Learn about Samurai and Japanese culture at the exhibition Samurai and the Culture of Japan’s Great Peace. View artifacts from the many-layered history of the samurai and those they ruled. Yale Peabody Museum of Natural History, 170 Whitney Ave. Friday and Saturday, 10 a.m.-5 p.m.; Sunday, noon-5 p.m.
View the media exhibit Anthropology at Yale University, which highlights scholarship from the social and biological sciences, and the humanities and physical sciences. The exhibit looks at work by faculty and staff in fields such as sociocultural anthropology, biological anthropology, archaeology, and linguistics. Free. Kline Biology Tower, Center for Science & Social Science Information, 24-hour space.

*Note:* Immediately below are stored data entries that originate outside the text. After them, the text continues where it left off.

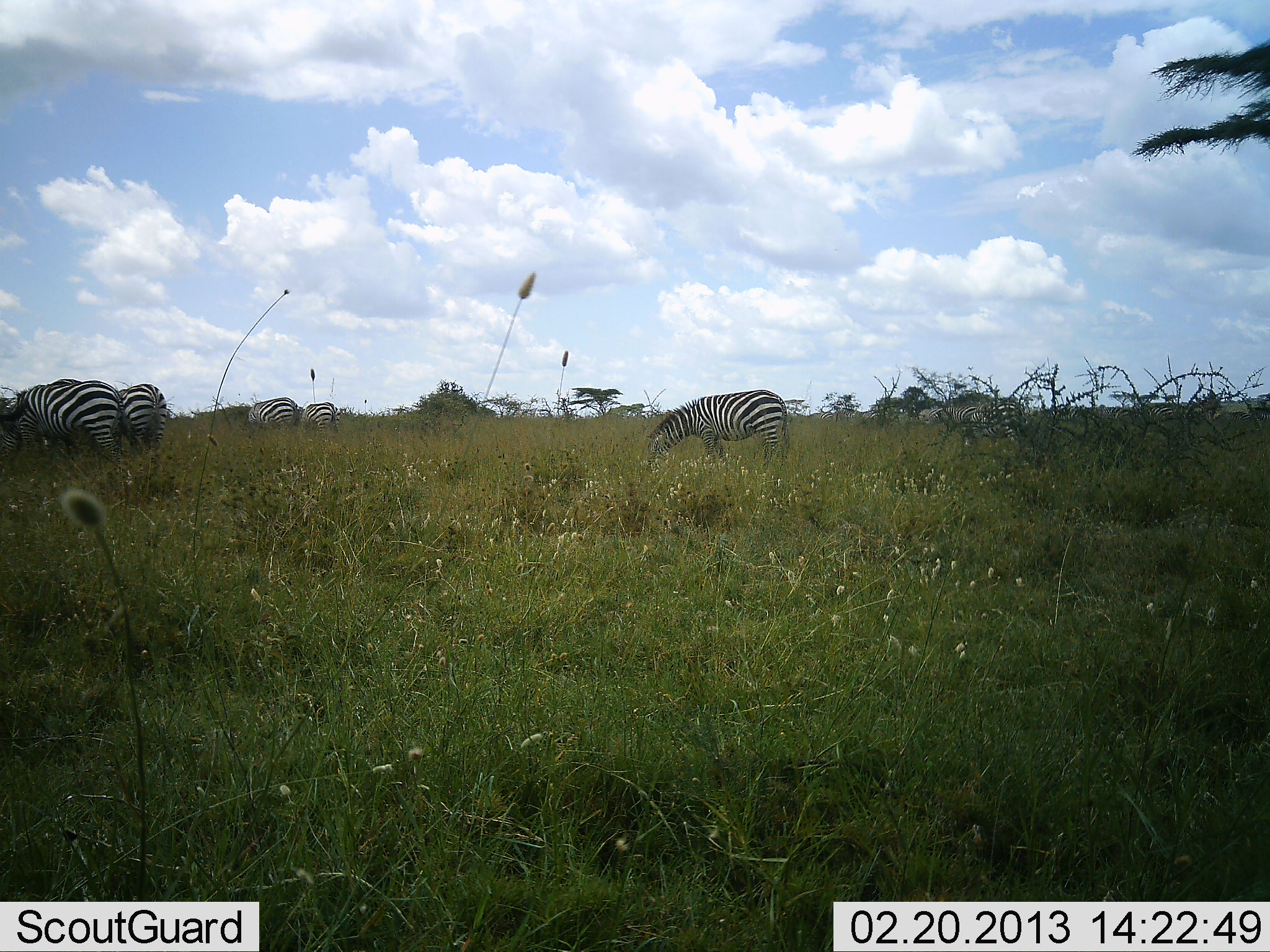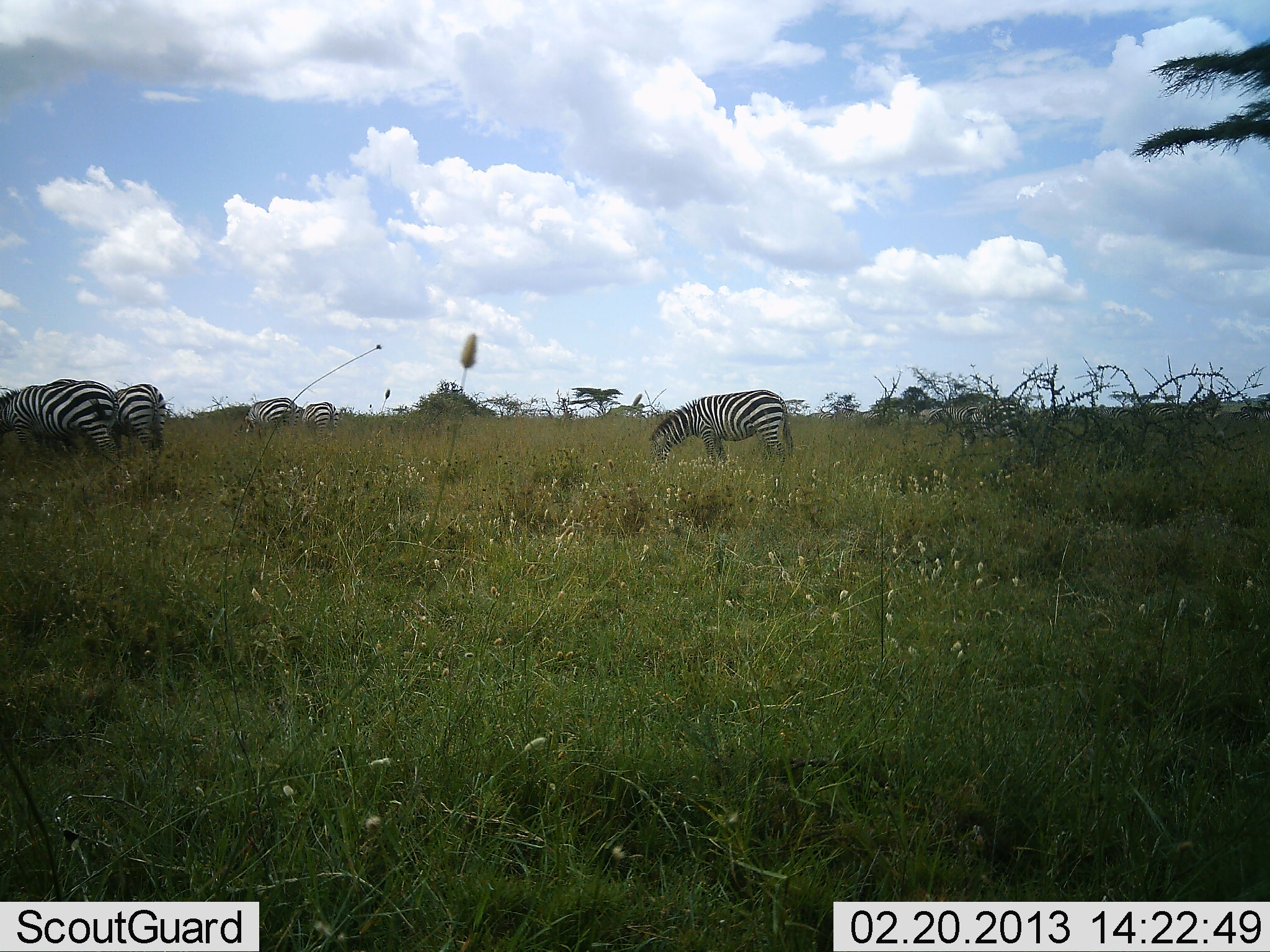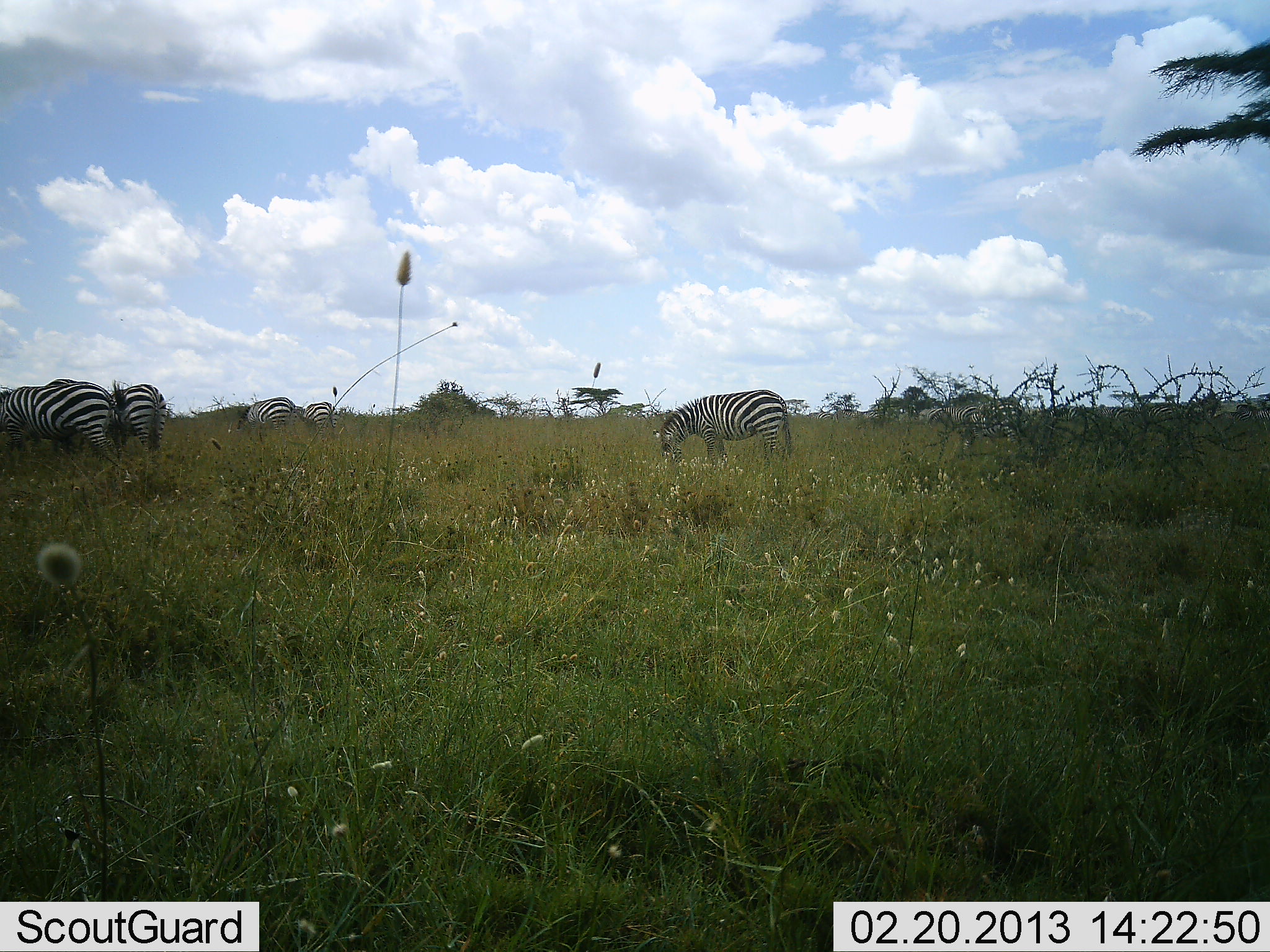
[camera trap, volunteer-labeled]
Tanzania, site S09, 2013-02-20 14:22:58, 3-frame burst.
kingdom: Animalia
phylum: Chordata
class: Mammalia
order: Perissodactyla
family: Equidae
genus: Equus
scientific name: Equus quagga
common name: plains zebra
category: zebra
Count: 5.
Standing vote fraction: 15%.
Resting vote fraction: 0%.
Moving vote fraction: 7%.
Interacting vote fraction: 0%.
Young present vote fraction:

Tour the first major collaborative exhibition between the Yale University Art Gallery and the Yale Center for British Art. The Critique of Reason: Romantic Art, 1760-1860 is an exhibit of treasured works from both museums’ collections displayed together at the gallery. Free. 1111 Chapel St. Friday, 10 a.m.-5 p.m.; Saturday and Sunday, 11 a.m.-5 p.m.
Get a close look at 250 Years of Blackstone’s Commentaries. In the 250 years since its publication, Sir William Blackstone’s “Commentaries on the Laws of England” has become the single most influential book in Anglo-American law. The exhibit draws on the Yale Law Library’s Blackstone Collection, the largest in the world, to illustrate the origins of the book, its impact on legal education and legal scholarship, its numerous translations, and even the satires that it spawned. Free. Lillian Goldman Law Library, 127 Wall St. Friday, 8 a.m.-6 p.m.; Saturday, 10 a.m.-5 p.m.